Pour revenir donc à la situation ivoirienne, lorsque nous aurons mieux compris :
- ce contre quoi les rebelles se seraient insurgés en 2002 et qu'ils auraient d'abord tenté en vain d'obtenir démocratiquement, moins de 2 ans après la prise de fonction de Gbagbo
- comment et pourquoi ces rebelles ont été légitimés moins de 4 mois après leur partition du pays par les tractations de Marcoussis
- pourquoi, après les accords de paix successifs, la CEI s'est retrouvée, dans sa composition, très majoritairement anti-Gbagbo (une CEI au dessus de tout soupçon...)
- pourquoi le désarmement des rebelles n'a pas été exigé par la communauté internationale (pro)-occidentale avec la même vigueur que cette même communauté a mise à soutenir et à financer l'organisation d'élections courues d'avance dans ces conditions,
- pourquoi le conseil constitutionnel n'a pas tout simplement annulé toute l'élection, ayant constaté les nombreuses fraudes attestées par tous dans le CNO.
Lorsque nous aurons compris tout cela, et lorsque le temps faisant, tout ce qui nous est servi aujourd'hui comme des évidences sera alors plus clair (et certainement moins "évident"), nous pourrons alors revisiter chacun nos prises de positions actuelles.
Et comme le temps passe très vite, très très vite (n'est-ce pas nous voici en 2011 au Kamerun, 3 ans après 2008 ; nous voici 9 ans après le putsch manqué de 2002 en Côte d'Ivoire), nous serons tous très surpris de devoir déjà nous relire à la lumière de ce qu'on aura tous "découvert" entretemps.

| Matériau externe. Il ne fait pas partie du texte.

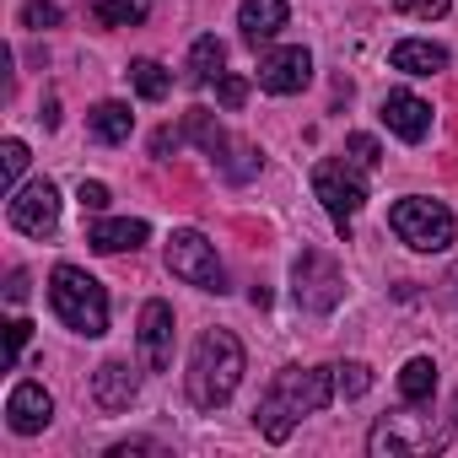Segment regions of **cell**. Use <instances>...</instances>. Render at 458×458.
Segmentation results:
<instances>
[{
	"instance_id": "cell-6",
	"label": "cell",
	"mask_w": 458,
	"mask_h": 458,
	"mask_svg": "<svg viewBox=\"0 0 458 458\" xmlns=\"http://www.w3.org/2000/svg\"><path fill=\"white\" fill-rule=\"evenodd\" d=\"M313 194H318V205L329 210V221H335V233L351 243V221H356V210L367 205V183H361V167L345 157V162H318L313 167Z\"/></svg>"
},
{
	"instance_id": "cell-15",
	"label": "cell",
	"mask_w": 458,
	"mask_h": 458,
	"mask_svg": "<svg viewBox=\"0 0 458 458\" xmlns=\"http://www.w3.org/2000/svg\"><path fill=\"white\" fill-rule=\"evenodd\" d=\"M286 0H243V12H238V28H243V44L249 49H259V44H270L281 28H286Z\"/></svg>"
},
{
	"instance_id": "cell-24",
	"label": "cell",
	"mask_w": 458,
	"mask_h": 458,
	"mask_svg": "<svg viewBox=\"0 0 458 458\" xmlns=\"http://www.w3.org/2000/svg\"><path fill=\"white\" fill-rule=\"evenodd\" d=\"M335 388H340L345 399H361V394L372 388V367H367V361H345V367H335Z\"/></svg>"
},
{
	"instance_id": "cell-11",
	"label": "cell",
	"mask_w": 458,
	"mask_h": 458,
	"mask_svg": "<svg viewBox=\"0 0 458 458\" xmlns=\"http://www.w3.org/2000/svg\"><path fill=\"white\" fill-rule=\"evenodd\" d=\"M135 340H140V361H146L151 372H167V367H173V340H178V329H173V308L151 297V302L140 308Z\"/></svg>"
},
{
	"instance_id": "cell-4",
	"label": "cell",
	"mask_w": 458,
	"mask_h": 458,
	"mask_svg": "<svg viewBox=\"0 0 458 458\" xmlns=\"http://www.w3.org/2000/svg\"><path fill=\"white\" fill-rule=\"evenodd\" d=\"M49 302H55V313H60L65 329H76V335H87V340L108 335V292H103L87 270L60 265V270L49 276Z\"/></svg>"
},
{
	"instance_id": "cell-3",
	"label": "cell",
	"mask_w": 458,
	"mask_h": 458,
	"mask_svg": "<svg viewBox=\"0 0 458 458\" xmlns=\"http://www.w3.org/2000/svg\"><path fill=\"white\" fill-rule=\"evenodd\" d=\"M447 426H437L431 415H420V404L410 410H394V415H377V426L367 431V453L372 458H431L447 447Z\"/></svg>"
},
{
	"instance_id": "cell-5",
	"label": "cell",
	"mask_w": 458,
	"mask_h": 458,
	"mask_svg": "<svg viewBox=\"0 0 458 458\" xmlns=\"http://www.w3.org/2000/svg\"><path fill=\"white\" fill-rule=\"evenodd\" d=\"M388 226L399 233V243H410L415 254H442L453 243V210L442 199H426V194H404L388 210Z\"/></svg>"
},
{
	"instance_id": "cell-2",
	"label": "cell",
	"mask_w": 458,
	"mask_h": 458,
	"mask_svg": "<svg viewBox=\"0 0 458 458\" xmlns=\"http://www.w3.org/2000/svg\"><path fill=\"white\" fill-rule=\"evenodd\" d=\"M243 383V340L233 329H205L189 356V399L194 410H221Z\"/></svg>"
},
{
	"instance_id": "cell-25",
	"label": "cell",
	"mask_w": 458,
	"mask_h": 458,
	"mask_svg": "<svg viewBox=\"0 0 458 458\" xmlns=\"http://www.w3.org/2000/svg\"><path fill=\"white\" fill-rule=\"evenodd\" d=\"M345 151H351V162H356L361 173H372V167L383 162V146H377L372 135H351V140H345Z\"/></svg>"
},
{
	"instance_id": "cell-19",
	"label": "cell",
	"mask_w": 458,
	"mask_h": 458,
	"mask_svg": "<svg viewBox=\"0 0 458 458\" xmlns=\"http://www.w3.org/2000/svg\"><path fill=\"white\" fill-rule=\"evenodd\" d=\"M399 394H404V404H431V394H437V361L431 356H410L404 372H399Z\"/></svg>"
},
{
	"instance_id": "cell-32",
	"label": "cell",
	"mask_w": 458,
	"mask_h": 458,
	"mask_svg": "<svg viewBox=\"0 0 458 458\" xmlns=\"http://www.w3.org/2000/svg\"><path fill=\"white\" fill-rule=\"evenodd\" d=\"M178 146H183V130H173V124H167V130H157V140H151V151H157V157H167V151H178Z\"/></svg>"
},
{
	"instance_id": "cell-31",
	"label": "cell",
	"mask_w": 458,
	"mask_h": 458,
	"mask_svg": "<svg viewBox=\"0 0 458 458\" xmlns=\"http://www.w3.org/2000/svg\"><path fill=\"white\" fill-rule=\"evenodd\" d=\"M76 205H81V210H92V216H103V210H108V183H98V178H81V189H76Z\"/></svg>"
},
{
	"instance_id": "cell-27",
	"label": "cell",
	"mask_w": 458,
	"mask_h": 458,
	"mask_svg": "<svg viewBox=\"0 0 458 458\" xmlns=\"http://www.w3.org/2000/svg\"><path fill=\"white\" fill-rule=\"evenodd\" d=\"M28 340H33V324H28V318H12V324H6V367H17V361H22Z\"/></svg>"
},
{
	"instance_id": "cell-8",
	"label": "cell",
	"mask_w": 458,
	"mask_h": 458,
	"mask_svg": "<svg viewBox=\"0 0 458 458\" xmlns=\"http://www.w3.org/2000/svg\"><path fill=\"white\" fill-rule=\"evenodd\" d=\"M167 270L183 281V286H199V292H226V270L216 259V249L205 243V233L183 226V233L167 238Z\"/></svg>"
},
{
	"instance_id": "cell-10",
	"label": "cell",
	"mask_w": 458,
	"mask_h": 458,
	"mask_svg": "<svg viewBox=\"0 0 458 458\" xmlns=\"http://www.w3.org/2000/svg\"><path fill=\"white\" fill-rule=\"evenodd\" d=\"M308 81H313V55H308L302 44L270 49V55L259 60V87L276 92V98H292V92H302Z\"/></svg>"
},
{
	"instance_id": "cell-14",
	"label": "cell",
	"mask_w": 458,
	"mask_h": 458,
	"mask_svg": "<svg viewBox=\"0 0 458 458\" xmlns=\"http://www.w3.org/2000/svg\"><path fill=\"white\" fill-rule=\"evenodd\" d=\"M151 238V226L146 221H135V216H98L92 221V233H87V243L98 249V254H135L140 243Z\"/></svg>"
},
{
	"instance_id": "cell-28",
	"label": "cell",
	"mask_w": 458,
	"mask_h": 458,
	"mask_svg": "<svg viewBox=\"0 0 458 458\" xmlns=\"http://www.w3.org/2000/svg\"><path fill=\"white\" fill-rule=\"evenodd\" d=\"M394 12H404V17H420V22H431V17H447V6L453 0H388Z\"/></svg>"
},
{
	"instance_id": "cell-23",
	"label": "cell",
	"mask_w": 458,
	"mask_h": 458,
	"mask_svg": "<svg viewBox=\"0 0 458 458\" xmlns=\"http://www.w3.org/2000/svg\"><path fill=\"white\" fill-rule=\"evenodd\" d=\"M130 87H135L146 103H162V98L173 92V76H167L157 60H135V65H130Z\"/></svg>"
},
{
	"instance_id": "cell-34",
	"label": "cell",
	"mask_w": 458,
	"mask_h": 458,
	"mask_svg": "<svg viewBox=\"0 0 458 458\" xmlns=\"http://www.w3.org/2000/svg\"><path fill=\"white\" fill-rule=\"evenodd\" d=\"M130 453H157V442H119V447H108V458H130Z\"/></svg>"
},
{
	"instance_id": "cell-30",
	"label": "cell",
	"mask_w": 458,
	"mask_h": 458,
	"mask_svg": "<svg viewBox=\"0 0 458 458\" xmlns=\"http://www.w3.org/2000/svg\"><path fill=\"white\" fill-rule=\"evenodd\" d=\"M0 162H6V189H22L17 178H22V167H28V146H22V140H6V146H0Z\"/></svg>"
},
{
	"instance_id": "cell-17",
	"label": "cell",
	"mask_w": 458,
	"mask_h": 458,
	"mask_svg": "<svg viewBox=\"0 0 458 458\" xmlns=\"http://www.w3.org/2000/svg\"><path fill=\"white\" fill-rule=\"evenodd\" d=\"M135 372L124 367V361H103L98 372H92V399L103 404V410H130L135 404Z\"/></svg>"
},
{
	"instance_id": "cell-29",
	"label": "cell",
	"mask_w": 458,
	"mask_h": 458,
	"mask_svg": "<svg viewBox=\"0 0 458 458\" xmlns=\"http://www.w3.org/2000/svg\"><path fill=\"white\" fill-rule=\"evenodd\" d=\"M55 22H60V6H49V0H28V6H22V28L44 33V28H55Z\"/></svg>"
},
{
	"instance_id": "cell-33",
	"label": "cell",
	"mask_w": 458,
	"mask_h": 458,
	"mask_svg": "<svg viewBox=\"0 0 458 458\" xmlns=\"http://www.w3.org/2000/svg\"><path fill=\"white\" fill-rule=\"evenodd\" d=\"M6 302H28V270H12V281H6Z\"/></svg>"
},
{
	"instance_id": "cell-7",
	"label": "cell",
	"mask_w": 458,
	"mask_h": 458,
	"mask_svg": "<svg viewBox=\"0 0 458 458\" xmlns=\"http://www.w3.org/2000/svg\"><path fill=\"white\" fill-rule=\"evenodd\" d=\"M292 297L302 313H335L340 297H345V276L340 265L324 254V249H302L297 265H292Z\"/></svg>"
},
{
	"instance_id": "cell-18",
	"label": "cell",
	"mask_w": 458,
	"mask_h": 458,
	"mask_svg": "<svg viewBox=\"0 0 458 458\" xmlns=\"http://www.w3.org/2000/svg\"><path fill=\"white\" fill-rule=\"evenodd\" d=\"M87 130H92V140H103V146H124L130 130H135V114H130V103H98V108L87 114Z\"/></svg>"
},
{
	"instance_id": "cell-21",
	"label": "cell",
	"mask_w": 458,
	"mask_h": 458,
	"mask_svg": "<svg viewBox=\"0 0 458 458\" xmlns=\"http://www.w3.org/2000/svg\"><path fill=\"white\" fill-rule=\"evenodd\" d=\"M183 130H189V135L205 146V157H216V162L233 151V140H226V130L210 119V108H189V114H183Z\"/></svg>"
},
{
	"instance_id": "cell-13",
	"label": "cell",
	"mask_w": 458,
	"mask_h": 458,
	"mask_svg": "<svg viewBox=\"0 0 458 458\" xmlns=\"http://www.w3.org/2000/svg\"><path fill=\"white\" fill-rule=\"evenodd\" d=\"M49 415H55V399H49L44 383H17V388H12V399H6V426H12L17 437H38V431L49 426Z\"/></svg>"
},
{
	"instance_id": "cell-35",
	"label": "cell",
	"mask_w": 458,
	"mask_h": 458,
	"mask_svg": "<svg viewBox=\"0 0 458 458\" xmlns=\"http://www.w3.org/2000/svg\"><path fill=\"white\" fill-rule=\"evenodd\" d=\"M453 426H458V394H453Z\"/></svg>"
},
{
	"instance_id": "cell-16",
	"label": "cell",
	"mask_w": 458,
	"mask_h": 458,
	"mask_svg": "<svg viewBox=\"0 0 458 458\" xmlns=\"http://www.w3.org/2000/svg\"><path fill=\"white\" fill-rule=\"evenodd\" d=\"M388 65L404 71V76H437V71H447V49L431 44V38H399Z\"/></svg>"
},
{
	"instance_id": "cell-22",
	"label": "cell",
	"mask_w": 458,
	"mask_h": 458,
	"mask_svg": "<svg viewBox=\"0 0 458 458\" xmlns=\"http://www.w3.org/2000/svg\"><path fill=\"white\" fill-rule=\"evenodd\" d=\"M92 17H98L103 28H135V22L151 17V0H98Z\"/></svg>"
},
{
	"instance_id": "cell-12",
	"label": "cell",
	"mask_w": 458,
	"mask_h": 458,
	"mask_svg": "<svg viewBox=\"0 0 458 458\" xmlns=\"http://www.w3.org/2000/svg\"><path fill=\"white\" fill-rule=\"evenodd\" d=\"M377 119H383L404 146H420V140L431 135V103L415 98V92H388L383 108H377Z\"/></svg>"
},
{
	"instance_id": "cell-1",
	"label": "cell",
	"mask_w": 458,
	"mask_h": 458,
	"mask_svg": "<svg viewBox=\"0 0 458 458\" xmlns=\"http://www.w3.org/2000/svg\"><path fill=\"white\" fill-rule=\"evenodd\" d=\"M335 367H281L276 383L265 388L259 410H254V426L265 442H286L308 415H318L329 399H335Z\"/></svg>"
},
{
	"instance_id": "cell-20",
	"label": "cell",
	"mask_w": 458,
	"mask_h": 458,
	"mask_svg": "<svg viewBox=\"0 0 458 458\" xmlns=\"http://www.w3.org/2000/svg\"><path fill=\"white\" fill-rule=\"evenodd\" d=\"M221 65H226L221 38H216V33L194 38V49H189V81H194V87H205V81H216V76H221Z\"/></svg>"
},
{
	"instance_id": "cell-36",
	"label": "cell",
	"mask_w": 458,
	"mask_h": 458,
	"mask_svg": "<svg viewBox=\"0 0 458 458\" xmlns=\"http://www.w3.org/2000/svg\"><path fill=\"white\" fill-rule=\"evenodd\" d=\"M453 292H458V270H453Z\"/></svg>"
},
{
	"instance_id": "cell-9",
	"label": "cell",
	"mask_w": 458,
	"mask_h": 458,
	"mask_svg": "<svg viewBox=\"0 0 458 458\" xmlns=\"http://www.w3.org/2000/svg\"><path fill=\"white\" fill-rule=\"evenodd\" d=\"M12 226L28 238H49L60 226V189L49 178H38L28 189H12Z\"/></svg>"
},
{
	"instance_id": "cell-26",
	"label": "cell",
	"mask_w": 458,
	"mask_h": 458,
	"mask_svg": "<svg viewBox=\"0 0 458 458\" xmlns=\"http://www.w3.org/2000/svg\"><path fill=\"white\" fill-rule=\"evenodd\" d=\"M216 98H221V108H243V103H249V81L221 71V76H216Z\"/></svg>"
}]
</instances>
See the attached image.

Pour le reste, il n'est pas dit que la victoire annoncée de l'ONUCI et de l'armée française en Côte d'Ivoire (et dont les rebelles ramasseront sans honte les lauriers), quand bien même elle serait effective et totale, consacrera cette véritable démocratie que d'aucuns croient fixée sur le bout des roquettes françaises.
A l'heure où j'écris ces lignes, l'Histoire est en marche, et cette marche ne s'arrête jamais. Comme l'Afrique, la Côte d'Ivoire, cette nation qui n'en finit pas de naître difficilement depuis la résistance à l'occupation française, ne perdra jamais! Quelle que soit la durée de la guerre, l'intensité des batailles, la forme du combat et la nature des ennemis.
Et comme disait Lumumba, "L’histoire dira un jour son mot, mais ce ne sera pas l’histoire qu’on enseignera à Bruxelles, Washington, Paris ou aux Nations Unies, mais celle qu’on enseignera dans les pays affranchis du colonialisme et de ses fantoches. L’Afrique écrira sa propre histoire et elle sera au nord et au sud dun Sahara une histoire de gloire et de dignité." Et je me permettrai d'ajouter "Ce ne sera pas non plus l'histoire des résolutions onusiennes, des informations mensongères et des prétextes politiques diffusés dans les médias de Bruxelles, de Washington, de Paris et des Nations Unies".
Fraternelles et patriotiques salutations à toutes et tous.